• Work to complete
a) List each item under "Impact" in the Selenium logging thread.
b) From the Selenium logging thread, extract the passage from "I have not really" to "investigate this point.", word for word.

-- Document text start --

We've identified a significant performance issue with the latest nightly build of selenium/node-chrome when using SE_LOG_LEVEL: "FINEST". The nightly version produces approximately 47x more log output compared to version 4.30, causing severe resource consumption and container crashes. Environment Kubernetes deployment with health checks configured Health check frequency: Every 10 seconds via /status endpoint Additional monitoring: ~1 request per second to /status endpoint Log level: FINEST Comparison Results Version 4.30 (selenium/node-chrome:4.30): Runtime: 46 seconds before termination Total log lines: 1,278 Log frequency: ~28 lines per second Behavior: Stable operation, normal termination Nightly version (selenium/node-chrome:nightly): Runtime: 13 seconds before termination Total log lines: 16,963 Log frequency: ~1,305 lines per second Behavior: Excessive CPU usage (~10% constant), early container crash Analysis The nightly version appears to have either: Significantly more verbose FINEST logging implementation A logging bug causing excessive output Both issues combined Each /status HTTP request in the nightly version generates substantially more debug output compared to version 4.30, creating a feedback loop where the logging itself becomes a resource burden. Impact Container crashes due to resource exhaustion High CPU consumption even when idle Unusable performance with FINEST log level 47x increase in log volume compared to stable version

I think that this is why I see that high CPU usage in later versions (I still run all our nodes on 4.30 because of this)...

parholmdahl avatar May 26 '25 18:05 parholmdahl

I am shooting from the hip here, but could it have something to do with this change: https://github.com/SeleniumHQ/selenium/pull/15448 ?

I have not really checked the code changes (I SUCK at JAVA).. But it seems to handle status checks for more values than before?

parholmdahl avatar May 26 '25 18:05 parholmdahl

That PR tried to add one more attributeregistered, to the status response. But probably it might cause the hitting, since some logic tries to check node.getAvailability() == UP. I will investigate this point.

VietND96 avatar May 26 '25 18:05 VietND96

I tried to use TCP probe only from kubernetes: ## Probes startupProbe: tcpSocket: port: 5555 periodSeconds: 10

And got rid of the other probes.. But i still got high CPU, and when AI controlled the log, it says that it has approx 295 logs per second to the /status endpoint (I am guessing theese come from the hub then?).. compared to 4.30 version that has about 1 per second..

This smells fishy! :)

-- Document text end --
-- Material shown start --

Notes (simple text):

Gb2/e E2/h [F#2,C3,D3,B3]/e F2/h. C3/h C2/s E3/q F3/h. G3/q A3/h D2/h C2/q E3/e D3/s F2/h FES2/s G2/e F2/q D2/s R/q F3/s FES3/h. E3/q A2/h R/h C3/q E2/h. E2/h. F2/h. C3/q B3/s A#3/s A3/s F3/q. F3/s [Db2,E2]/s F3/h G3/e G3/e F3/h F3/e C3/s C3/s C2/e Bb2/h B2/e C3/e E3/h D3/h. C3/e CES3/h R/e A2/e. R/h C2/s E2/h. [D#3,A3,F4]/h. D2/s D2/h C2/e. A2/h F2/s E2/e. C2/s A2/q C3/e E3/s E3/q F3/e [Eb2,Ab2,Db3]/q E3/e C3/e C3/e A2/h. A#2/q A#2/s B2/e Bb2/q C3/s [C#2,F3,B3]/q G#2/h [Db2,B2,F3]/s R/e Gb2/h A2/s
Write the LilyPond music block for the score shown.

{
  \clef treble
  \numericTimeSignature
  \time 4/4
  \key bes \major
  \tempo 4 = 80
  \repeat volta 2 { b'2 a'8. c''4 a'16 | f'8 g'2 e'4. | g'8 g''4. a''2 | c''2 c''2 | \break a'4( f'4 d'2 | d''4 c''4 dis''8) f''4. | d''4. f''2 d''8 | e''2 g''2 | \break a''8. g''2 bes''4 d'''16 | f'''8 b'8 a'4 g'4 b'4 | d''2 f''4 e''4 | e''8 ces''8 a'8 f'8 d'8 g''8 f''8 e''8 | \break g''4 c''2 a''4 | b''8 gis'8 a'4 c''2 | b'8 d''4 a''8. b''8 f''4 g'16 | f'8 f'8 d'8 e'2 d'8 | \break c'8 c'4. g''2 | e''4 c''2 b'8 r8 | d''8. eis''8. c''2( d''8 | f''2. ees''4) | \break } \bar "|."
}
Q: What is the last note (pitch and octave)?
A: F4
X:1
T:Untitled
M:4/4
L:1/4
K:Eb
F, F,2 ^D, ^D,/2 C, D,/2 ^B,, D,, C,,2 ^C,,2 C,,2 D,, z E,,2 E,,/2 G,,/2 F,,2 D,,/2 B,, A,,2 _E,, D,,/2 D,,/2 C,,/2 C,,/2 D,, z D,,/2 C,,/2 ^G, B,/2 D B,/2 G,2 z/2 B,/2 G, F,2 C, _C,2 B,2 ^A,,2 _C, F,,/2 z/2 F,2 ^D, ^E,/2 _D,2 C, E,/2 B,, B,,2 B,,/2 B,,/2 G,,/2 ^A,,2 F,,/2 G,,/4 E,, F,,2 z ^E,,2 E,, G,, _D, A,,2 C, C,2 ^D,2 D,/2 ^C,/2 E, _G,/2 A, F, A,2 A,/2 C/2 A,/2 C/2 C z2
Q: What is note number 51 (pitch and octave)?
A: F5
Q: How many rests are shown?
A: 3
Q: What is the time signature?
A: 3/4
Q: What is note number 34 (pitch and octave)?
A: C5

-- Material shown end --

• Solutions for each task
a)
- Container crashes due to resource exhaustion
- High CPU consumption even when idle
- Unusable performance with FINEST log level
- 47x increase in log volume compared to stable version

b)
I have not really checked the code changes (I SUCK at JAVA).. But it seems to handle status checks for more values than before?

parholmdahl avatar May 26 '25 18:05 parholmdahl

That PR tried to add one more attributeregistered, to the status response. But probably it might cause the hitting, since some logic tries to check node.getAvailability() == UP. I will investigate this point.